Les températures dangereuses pour une batterie au plomb ou lithium se situent sous -20 °C pour une décharge accidentelle, ou au-dessus de 45 °C en charge. Un hiver standard dans la moitié nord de la France ne remplit aucune de ces conditions. Ce qui abîme, c’est le cycle thermique + surcharge + durée. Trois mois d’exposition simultanée à ces trois facteurs, et la batterie vieillit de l’équivalent d’une saison de van life intense.

Le protocole qui fonctionne vraiment pour hiverner sa source d’énergie

Plusieurs vanlifers expérimentés ont convergé vers la même pratique après avoir subi ce type de déconvenue. Le principe est simple : déconnecter la batterie du circuit électrique du véhicule (pour éliminer toute consommation parasite des convertisseurs, des barrettes BMS ou des modules de gestion), charger la batterie à 50-60 % de sa capacité, puis la stocker sans chargeur actif.

Pour une batterie AGM de 100 Ah, 50 % correspond environ à 12,2 V en circuit ouvert après 30 minutes de repos. Pour une LiFePO4 de même capacité, le voltage de stockage idéal se situe autour de 3,35 V par cellule, soit 13,4 V pour un bloc 12 V standard. Ces valeurs ne sont pas des approximations : elles correspondent aux recommandations de la majorité des fabricants de cellules (Victron Energy, Winston Battery, CATL).

Si vous tenez absolument à maintenir une charge secteur, utilisez un chargeur à mode hivernation (souvent appelé “storage mode” ou “maintenance mode”) qui amène la batterie à 80 % puis coupe le flux jusqu’à ce que le SoC redescende à 70 %. Ce mode de flottaison intermittente existe sur les chargeurs de qualité comme ceux de la gamme CTEK ou Victron Blue Smart. Un chargeur basique vendu 30 € avec le van d’occasion n’a généralement pas cette fonctionnalité.

Réparer ce qui peut encore l’être

Une perte de 20 % de capacité sur une AGM après un hiver de surcharge n’est pas toujours irréversible. Un cycle de désulfatation, disponible sur les chargeurs haut de gamme, envoie des impulsions de haute fréquence pour dissoudre les cristaux de sulfate de plomb déposés sur les plaques. L’efficacité varie selon le degré d’avancement : une batterie qui a subi deux ou trois hivers de surcharge successifs est généralement condamnée. Une seule saison, avec une désulfatation précoce au printemps, peut récupérer 10 à 15 % de capacité perdue.

Pour le lithium, c’est plus tranché. La dégradation calendaire est irréversible au niveau cellulaire. Aucun cycle de reconditionnement ne recrée du matériau actif dégradé. La seule variable est la vitesse à laquelle vous arrêtez le processus. Une batterie LiFePO4 de qualité (prismatiques grade A, BMS actif) tolère mieux cette situation qu’une batterie bas de gamme à cellules cylindriques 18650, dont la chimie supporte moins bien le séjour prolongé à plein charge.

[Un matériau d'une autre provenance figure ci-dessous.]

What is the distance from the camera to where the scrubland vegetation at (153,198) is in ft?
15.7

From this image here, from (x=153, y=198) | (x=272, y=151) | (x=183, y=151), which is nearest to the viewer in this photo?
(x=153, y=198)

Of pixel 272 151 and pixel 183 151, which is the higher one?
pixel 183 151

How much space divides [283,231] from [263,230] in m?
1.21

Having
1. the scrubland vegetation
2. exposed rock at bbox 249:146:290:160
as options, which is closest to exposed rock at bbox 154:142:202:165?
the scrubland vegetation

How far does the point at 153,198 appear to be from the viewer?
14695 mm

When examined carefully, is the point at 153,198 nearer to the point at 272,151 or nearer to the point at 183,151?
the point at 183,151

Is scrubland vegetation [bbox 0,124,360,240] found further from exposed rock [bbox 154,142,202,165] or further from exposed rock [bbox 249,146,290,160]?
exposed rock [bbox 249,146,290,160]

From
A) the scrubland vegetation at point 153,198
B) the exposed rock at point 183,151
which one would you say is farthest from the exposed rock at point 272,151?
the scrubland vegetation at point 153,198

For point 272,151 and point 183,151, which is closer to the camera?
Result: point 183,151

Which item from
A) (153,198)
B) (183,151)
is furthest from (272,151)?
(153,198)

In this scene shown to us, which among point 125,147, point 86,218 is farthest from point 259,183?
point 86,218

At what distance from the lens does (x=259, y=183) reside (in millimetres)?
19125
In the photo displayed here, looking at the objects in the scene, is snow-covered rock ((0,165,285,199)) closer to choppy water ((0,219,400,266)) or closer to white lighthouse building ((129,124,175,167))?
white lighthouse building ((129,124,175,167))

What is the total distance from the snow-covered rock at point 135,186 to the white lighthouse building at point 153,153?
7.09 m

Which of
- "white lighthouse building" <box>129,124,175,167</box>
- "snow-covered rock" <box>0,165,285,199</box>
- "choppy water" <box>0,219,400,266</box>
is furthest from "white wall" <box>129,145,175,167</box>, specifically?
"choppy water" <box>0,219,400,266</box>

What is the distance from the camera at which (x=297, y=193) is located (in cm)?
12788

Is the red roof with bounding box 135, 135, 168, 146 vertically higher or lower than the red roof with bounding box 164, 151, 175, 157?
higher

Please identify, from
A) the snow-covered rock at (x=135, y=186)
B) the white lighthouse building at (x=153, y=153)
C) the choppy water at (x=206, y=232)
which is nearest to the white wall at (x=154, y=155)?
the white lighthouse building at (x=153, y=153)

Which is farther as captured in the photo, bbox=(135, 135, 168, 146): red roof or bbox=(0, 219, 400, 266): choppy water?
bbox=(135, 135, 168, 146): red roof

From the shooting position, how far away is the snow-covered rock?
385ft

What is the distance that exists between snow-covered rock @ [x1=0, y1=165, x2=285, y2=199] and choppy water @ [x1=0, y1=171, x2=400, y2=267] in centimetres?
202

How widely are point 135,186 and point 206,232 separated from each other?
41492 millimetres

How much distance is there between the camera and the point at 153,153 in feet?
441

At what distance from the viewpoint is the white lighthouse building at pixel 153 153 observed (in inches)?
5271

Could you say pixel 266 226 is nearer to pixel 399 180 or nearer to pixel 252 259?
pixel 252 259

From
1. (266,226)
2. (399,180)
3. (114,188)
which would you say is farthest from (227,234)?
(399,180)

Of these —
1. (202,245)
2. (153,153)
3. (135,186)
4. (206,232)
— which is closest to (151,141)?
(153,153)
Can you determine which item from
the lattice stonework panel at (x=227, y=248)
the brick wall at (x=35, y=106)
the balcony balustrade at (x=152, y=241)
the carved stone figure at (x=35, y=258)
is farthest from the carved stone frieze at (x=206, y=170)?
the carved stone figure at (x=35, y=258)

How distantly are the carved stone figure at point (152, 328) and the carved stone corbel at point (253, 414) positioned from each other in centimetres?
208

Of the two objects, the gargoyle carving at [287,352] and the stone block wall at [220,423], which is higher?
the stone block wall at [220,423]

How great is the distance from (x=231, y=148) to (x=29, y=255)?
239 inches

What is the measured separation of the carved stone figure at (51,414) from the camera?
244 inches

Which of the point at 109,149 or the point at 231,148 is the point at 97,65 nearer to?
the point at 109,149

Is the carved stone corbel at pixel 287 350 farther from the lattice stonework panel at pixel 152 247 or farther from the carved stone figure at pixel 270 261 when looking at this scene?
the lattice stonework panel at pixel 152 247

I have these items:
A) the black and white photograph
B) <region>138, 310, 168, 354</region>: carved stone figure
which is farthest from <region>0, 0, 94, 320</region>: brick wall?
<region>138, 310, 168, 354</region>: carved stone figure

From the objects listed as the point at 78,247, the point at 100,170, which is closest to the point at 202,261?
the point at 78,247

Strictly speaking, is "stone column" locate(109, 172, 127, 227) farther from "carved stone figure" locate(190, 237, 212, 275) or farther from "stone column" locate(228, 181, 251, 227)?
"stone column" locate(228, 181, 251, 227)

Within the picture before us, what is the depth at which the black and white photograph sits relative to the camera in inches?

Un détail que peu de gens vérifient au printemps : mesurer la capacité réelle, pas seulement la tension. Brancher un analyseur de capacité (ou effectuer un cycle complet charge-décharge mesuré avec un compteur d’ampères-heures) donne le seul chiffre qui compte. La tension en circuit ouvert peut paraître normale à 12,7 V et masquer une capacité effective tombée à 60 Ah sur une batterie censée en délivrer 100. C’est exactement ce que découvrent chaque printemps des centaines de propriétaires de vans, chargeur en main, convaincus d’avoir bien fait les choses.